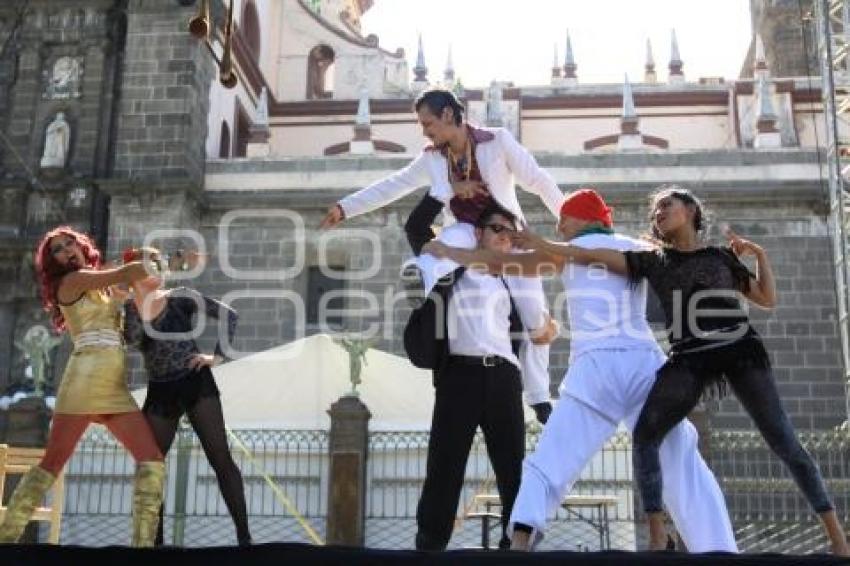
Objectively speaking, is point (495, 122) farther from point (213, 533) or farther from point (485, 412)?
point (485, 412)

--

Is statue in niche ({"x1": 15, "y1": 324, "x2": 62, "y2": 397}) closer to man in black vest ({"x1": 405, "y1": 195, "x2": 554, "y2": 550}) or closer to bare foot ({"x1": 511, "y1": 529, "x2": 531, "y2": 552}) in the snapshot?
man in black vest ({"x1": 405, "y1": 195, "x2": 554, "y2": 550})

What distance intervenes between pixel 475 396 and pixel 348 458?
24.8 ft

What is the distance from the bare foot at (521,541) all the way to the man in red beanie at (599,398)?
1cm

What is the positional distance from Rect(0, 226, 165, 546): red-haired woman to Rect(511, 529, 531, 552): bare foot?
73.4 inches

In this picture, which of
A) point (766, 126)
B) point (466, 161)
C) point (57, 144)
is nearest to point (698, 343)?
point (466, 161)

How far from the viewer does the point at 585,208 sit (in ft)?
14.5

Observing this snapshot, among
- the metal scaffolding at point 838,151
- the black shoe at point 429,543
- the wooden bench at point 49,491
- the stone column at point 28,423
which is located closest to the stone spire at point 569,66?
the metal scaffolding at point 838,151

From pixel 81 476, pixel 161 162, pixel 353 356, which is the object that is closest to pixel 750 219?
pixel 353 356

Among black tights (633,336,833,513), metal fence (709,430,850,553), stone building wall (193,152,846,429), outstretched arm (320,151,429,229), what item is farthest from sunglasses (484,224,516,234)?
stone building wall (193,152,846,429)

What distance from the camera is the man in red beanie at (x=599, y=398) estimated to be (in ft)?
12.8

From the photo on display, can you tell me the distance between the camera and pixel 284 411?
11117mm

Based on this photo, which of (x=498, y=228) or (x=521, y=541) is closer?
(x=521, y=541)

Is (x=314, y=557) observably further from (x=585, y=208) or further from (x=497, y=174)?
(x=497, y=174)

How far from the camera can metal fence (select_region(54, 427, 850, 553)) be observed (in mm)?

WHAT YOU HAVE TO DO
Copy the items from the line containing "From pixel 81" through the line containing "How far from the camera", putting "most distant" in place of "farthest" and leaving everything else unchanged.

SOLUTION
From pixel 81 476, pixel 161 162, pixel 353 356, which is the object that is closest to pixel 750 219?
pixel 353 356

Among black tights (633,336,833,513), metal fence (709,430,850,553), stone building wall (193,152,846,429), outstretched arm (320,151,429,229), what item is most distant from sunglasses (484,224,516,234)?
stone building wall (193,152,846,429)

What distance from the camera is the man in red beanie at (x=599, y=398) estimated to be (in ft)?
12.8

From the photo on display, can you tell me the distance between the camera and pixel 284 411?
11117mm

Based on this photo, which of (x=498, y=228) or (x=521, y=541) is closer?
(x=521, y=541)

Is (x=314, y=557) observably further from (x=585, y=208) or further from (x=497, y=174)?
(x=497, y=174)

How far from the camera can metal fence (select_region(54, 427, 850, 553)) be observed (in mm)?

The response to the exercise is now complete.